Required task A — Return the announcement word for word, in full.
Required task B — Rename "bounding box" to "box region" in the entries, starting with the line that contains "Referring to the photograph above, in which areas do the bottles" and going on through the line that contains "top-left (101, 268), bottom-right (136, 326)". Give back only those lines, with everything else unchanged.

Passage —
•••••

Tuesday, January 7, 2014

“The Way We Worked In Webster Parish” Now on Display





“The Way We Worked In Webster Parish”
 Now On Display At The Dorcheat Historical Association Museum

In conjunction with the traveling Smithsonian Exhibit located at City Art Works, the Dorcheat Historical Association Museum has a mural of Webster Parish called “The Way We Worked In Webster Parish”.  This mural features pictures from Webster parish depicting different ways that area people have worked through the earlier eras of time, including early logging and train photographs.  The exhibit also has a video presentation featuring the depression era work conditions to add to the display.   The museum exhibit will be up from Tuesday, January 7th, 2014 until Tuesday, February 11th, 2014.  On Monday, February 10th, 2014, in conjunction with the exhibit John Collins will be the first speaker for 2014 with a presentation on the oldest business on Main Street.

•••••

Dataset rows —
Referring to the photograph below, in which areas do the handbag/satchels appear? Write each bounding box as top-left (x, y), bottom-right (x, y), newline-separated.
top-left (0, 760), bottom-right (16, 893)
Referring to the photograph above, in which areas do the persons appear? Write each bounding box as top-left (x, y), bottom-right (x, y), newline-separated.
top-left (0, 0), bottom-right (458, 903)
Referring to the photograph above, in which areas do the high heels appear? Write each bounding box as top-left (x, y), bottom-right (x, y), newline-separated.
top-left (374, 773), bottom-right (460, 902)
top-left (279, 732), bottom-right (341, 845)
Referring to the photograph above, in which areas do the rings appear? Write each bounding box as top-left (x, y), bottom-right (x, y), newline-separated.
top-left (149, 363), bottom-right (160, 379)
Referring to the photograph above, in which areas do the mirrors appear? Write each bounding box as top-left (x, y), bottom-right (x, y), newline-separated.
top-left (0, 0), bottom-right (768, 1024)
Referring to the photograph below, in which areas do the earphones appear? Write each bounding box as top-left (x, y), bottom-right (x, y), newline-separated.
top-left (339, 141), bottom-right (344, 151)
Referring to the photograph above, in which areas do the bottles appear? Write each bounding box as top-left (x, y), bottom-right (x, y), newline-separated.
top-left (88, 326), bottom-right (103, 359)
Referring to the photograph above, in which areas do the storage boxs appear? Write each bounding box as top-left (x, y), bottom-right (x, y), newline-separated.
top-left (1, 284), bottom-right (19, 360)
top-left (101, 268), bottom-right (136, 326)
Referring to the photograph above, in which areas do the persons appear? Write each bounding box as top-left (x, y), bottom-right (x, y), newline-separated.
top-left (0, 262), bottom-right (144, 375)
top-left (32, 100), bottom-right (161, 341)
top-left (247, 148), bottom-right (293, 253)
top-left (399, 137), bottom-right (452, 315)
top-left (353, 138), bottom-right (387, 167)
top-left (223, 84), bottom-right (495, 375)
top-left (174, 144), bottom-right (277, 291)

•••••

Right answer A —
Tuesday, January 7, 2014

“The Way We Worked In Webster Parish” Now on Display





“The Way We Worked In Webster Parish”
 Now On Display At The Dorcheat Historical Association Museum

In conjunction with the traveling Smithsonian Exhibit located at City Art Works, the Dorcheat Historical Association Museum has a mural of Webster Parish called “The Way We Worked In Webster Parish”.  This mural features pictures from Webster parish depicting different ways that area people have worked through the earlier eras of time, including early logging and train photographs.  The exhibit also has a video presentation featuring the depression era work conditions to add to the display.   The museum exhibit will be up from Tuesday, January 7th, 2014 until Tuesday, February 11th, 2014.  On Monday, February 10th, 2014, in conjunction with the exhibit John Collins will be the first speaker for 2014 with a presentation on the oldest business on Main Street.

Right answer B —
Referring to the photograph above, in which areas do the bottles appear? Write each box region as top-left (x, y), bottom-right (x, y), newline-separated.
top-left (88, 326), bottom-right (103, 359)
Referring to the photograph above, in which areas do the storage boxs appear? Write each box region as top-left (x, y), bottom-right (x, y), newline-separated.
top-left (1, 284), bottom-right (19, 360)
top-left (101, 268), bottom-right (136, 326)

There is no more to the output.